On the other side of the coin, consumers seem to love the rounds. The finished and packaged sections have a fresh clean look. Best, purchasers can serve the honey right in the plastic case without having to transfer it into a dish or cut it out of the section.

The rounds also stack and store easily. I often keep some in my truck and give them away as thank-you gifts with my card attached. The hard covers protect them from damage and prevent leaks.

So there you have it: my love/hate relationship with Ross Rounds. I still don’t wish to expand my inventory of plastic parts, but I also can’t resist tossing what I have on a hive every year. It is hands-down the easiest section honey I ever made.



Ross round showing upper and lower covers that don’t meet. This space is hidden with a self-adhesive label, but it is hard to get the labels to lay flat because the covers are warpy or irregular.


  • While not as easy as Ross Rounds, there are wooden square designs that do much of the same thing. You simply pop out (OK, they are not that easy that they “pop” out) the squares and transfer them into any case you want them in finally. Since the wooden squares are made to be replaced, they are easy to make (a box cutter knife and some thin wood is all you need), and cheap as well. The bonus for me is that they are all wood. I’m with you on plastic. The less the better.

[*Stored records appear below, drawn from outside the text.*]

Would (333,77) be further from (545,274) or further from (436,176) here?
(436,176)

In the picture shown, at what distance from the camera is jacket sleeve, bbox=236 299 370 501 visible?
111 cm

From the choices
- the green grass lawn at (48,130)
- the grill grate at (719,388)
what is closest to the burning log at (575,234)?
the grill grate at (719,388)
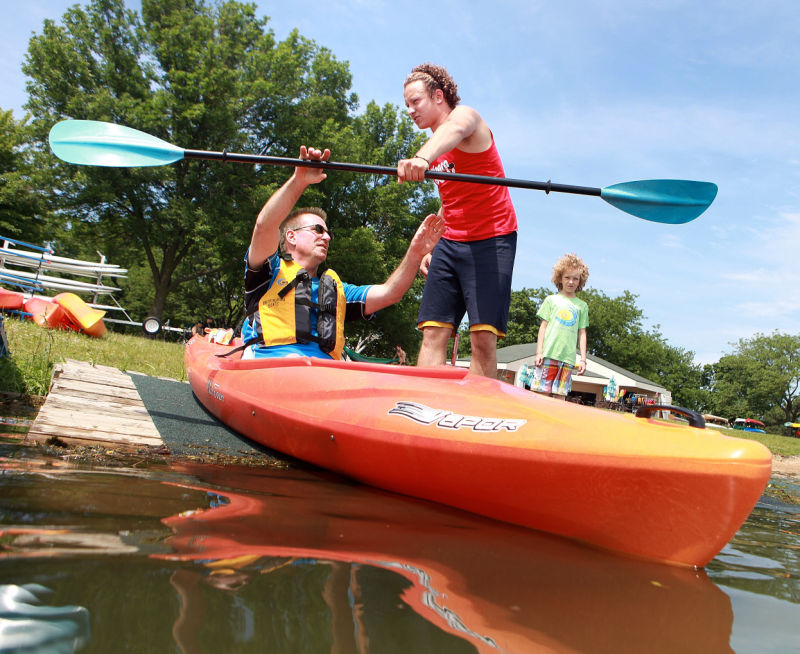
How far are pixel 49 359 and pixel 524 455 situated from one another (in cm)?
388

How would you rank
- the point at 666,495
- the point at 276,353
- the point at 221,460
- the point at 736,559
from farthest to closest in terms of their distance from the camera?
the point at 276,353 → the point at 221,460 → the point at 736,559 → the point at 666,495

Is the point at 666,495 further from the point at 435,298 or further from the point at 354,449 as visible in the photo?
the point at 435,298

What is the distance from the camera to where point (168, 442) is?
268 cm

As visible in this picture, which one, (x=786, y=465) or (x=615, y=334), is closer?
(x=786, y=465)

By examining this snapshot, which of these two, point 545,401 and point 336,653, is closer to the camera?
point 336,653

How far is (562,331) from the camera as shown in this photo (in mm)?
5129

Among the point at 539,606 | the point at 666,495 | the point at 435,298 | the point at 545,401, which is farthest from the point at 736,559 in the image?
the point at 435,298

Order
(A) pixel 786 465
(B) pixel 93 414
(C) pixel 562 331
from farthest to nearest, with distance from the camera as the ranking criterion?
(A) pixel 786 465
(C) pixel 562 331
(B) pixel 93 414

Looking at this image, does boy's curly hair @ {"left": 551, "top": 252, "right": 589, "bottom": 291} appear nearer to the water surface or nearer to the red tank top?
the red tank top

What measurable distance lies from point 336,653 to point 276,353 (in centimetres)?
242

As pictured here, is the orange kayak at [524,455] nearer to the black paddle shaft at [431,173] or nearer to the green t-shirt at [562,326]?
the black paddle shaft at [431,173]

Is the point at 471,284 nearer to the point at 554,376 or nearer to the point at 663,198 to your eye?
the point at 663,198

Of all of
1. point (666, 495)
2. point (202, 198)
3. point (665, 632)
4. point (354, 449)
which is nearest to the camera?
point (665, 632)

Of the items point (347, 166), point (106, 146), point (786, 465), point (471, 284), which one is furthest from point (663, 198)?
point (786, 465)
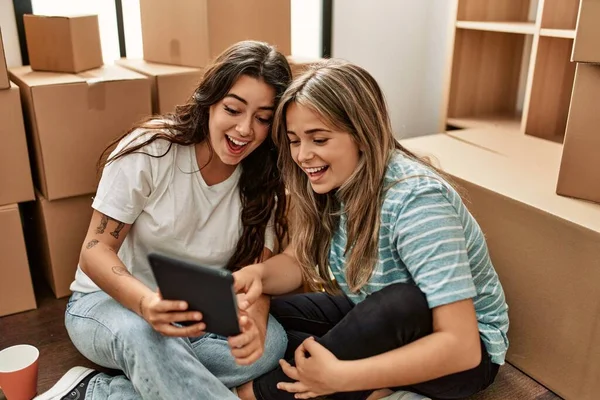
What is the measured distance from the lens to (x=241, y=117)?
115cm

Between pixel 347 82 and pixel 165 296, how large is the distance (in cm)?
49

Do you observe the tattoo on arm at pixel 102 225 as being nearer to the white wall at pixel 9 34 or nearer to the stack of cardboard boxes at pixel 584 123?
the white wall at pixel 9 34

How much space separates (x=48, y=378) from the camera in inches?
52.0

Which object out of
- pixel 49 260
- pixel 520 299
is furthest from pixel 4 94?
pixel 520 299

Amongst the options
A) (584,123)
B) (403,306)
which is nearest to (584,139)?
(584,123)

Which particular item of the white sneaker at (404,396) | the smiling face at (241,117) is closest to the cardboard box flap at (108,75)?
the smiling face at (241,117)

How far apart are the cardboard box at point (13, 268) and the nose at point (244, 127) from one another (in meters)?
0.70

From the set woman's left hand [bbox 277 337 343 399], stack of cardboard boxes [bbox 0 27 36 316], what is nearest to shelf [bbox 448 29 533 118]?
woman's left hand [bbox 277 337 343 399]

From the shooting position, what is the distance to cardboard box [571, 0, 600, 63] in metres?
1.12

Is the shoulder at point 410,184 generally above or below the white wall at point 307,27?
below

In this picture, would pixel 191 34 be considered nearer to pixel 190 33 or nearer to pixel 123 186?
pixel 190 33

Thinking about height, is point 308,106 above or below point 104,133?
above

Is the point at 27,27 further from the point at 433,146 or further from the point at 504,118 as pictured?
the point at 504,118

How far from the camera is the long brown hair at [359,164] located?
3.40 ft
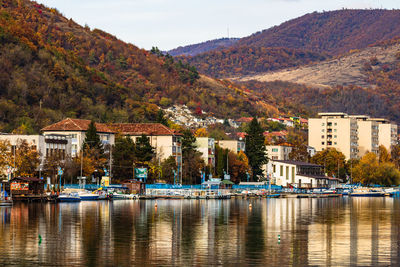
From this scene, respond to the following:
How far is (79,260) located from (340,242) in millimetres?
21492

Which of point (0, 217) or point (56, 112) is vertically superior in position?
point (56, 112)

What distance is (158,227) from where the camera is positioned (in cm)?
6931

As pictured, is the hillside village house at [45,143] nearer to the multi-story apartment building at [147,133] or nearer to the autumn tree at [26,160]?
the autumn tree at [26,160]

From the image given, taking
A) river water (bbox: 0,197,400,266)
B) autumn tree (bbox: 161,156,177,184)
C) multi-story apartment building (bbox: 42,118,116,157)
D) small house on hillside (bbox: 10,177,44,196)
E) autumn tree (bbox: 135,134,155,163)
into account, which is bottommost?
river water (bbox: 0,197,400,266)

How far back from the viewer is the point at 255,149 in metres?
194

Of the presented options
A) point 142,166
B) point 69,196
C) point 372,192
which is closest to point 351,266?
point 69,196

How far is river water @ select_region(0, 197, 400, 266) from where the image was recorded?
46.8 metres

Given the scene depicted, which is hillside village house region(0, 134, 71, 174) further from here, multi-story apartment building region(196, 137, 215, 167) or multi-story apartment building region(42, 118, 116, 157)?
multi-story apartment building region(196, 137, 215, 167)

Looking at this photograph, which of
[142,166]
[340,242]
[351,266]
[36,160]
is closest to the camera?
[351,266]

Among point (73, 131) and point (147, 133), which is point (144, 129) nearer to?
point (147, 133)

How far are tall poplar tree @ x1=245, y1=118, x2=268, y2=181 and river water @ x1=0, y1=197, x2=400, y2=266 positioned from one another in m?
106

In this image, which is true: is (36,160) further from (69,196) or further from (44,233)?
(44,233)

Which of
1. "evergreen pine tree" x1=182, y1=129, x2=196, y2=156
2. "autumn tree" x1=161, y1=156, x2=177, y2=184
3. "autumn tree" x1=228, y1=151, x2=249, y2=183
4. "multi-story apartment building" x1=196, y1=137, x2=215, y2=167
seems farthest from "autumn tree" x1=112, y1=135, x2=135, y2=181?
"autumn tree" x1=228, y1=151, x2=249, y2=183

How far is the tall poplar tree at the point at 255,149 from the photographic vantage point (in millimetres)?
193375
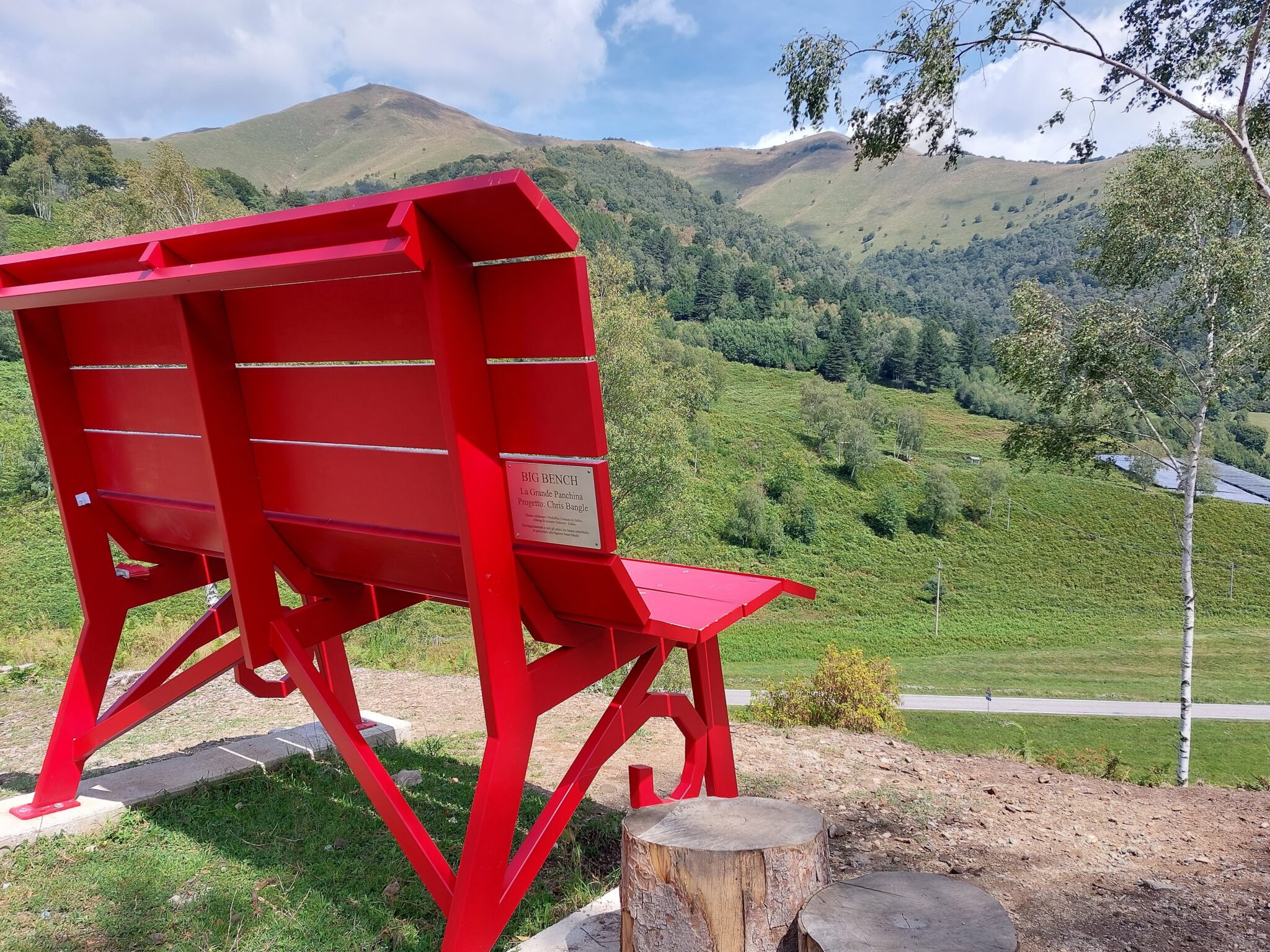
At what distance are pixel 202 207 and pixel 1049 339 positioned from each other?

  • I had a little different experience with them. It did take a little to figure out how the system worked, but, then I thought it was a pretty neat system. However, though I put it on my strongest hive they never got filled. I had heard that bees can be hesitant to use those areas of the hive. I admit, it may just be my lack of knowledge of knowing how to get the bees to use them, however the whole season went by with very little comb building on the foundation and no honey at all.

    • Robert,

      That is disappointing. Did you mix them with other honey supers? I find it’s best if they don’t have a choice.

      • You asked if I mixed them with other supers. Yes I did. I will try them alone this year, if I have any bees left after the winter we have had here in the Detroit area. Officially our coldest on record.

    • Only put on the Ross rings and they fill them really well. Don’t give them a choice, you need to keep an eye on them and take them when the bees start to build in the lid.

  • Rusty,

    Are you about ready to place your sections or you are going to wait a couple of weeks? I still have not developed the “intuition” part of when to place them around here.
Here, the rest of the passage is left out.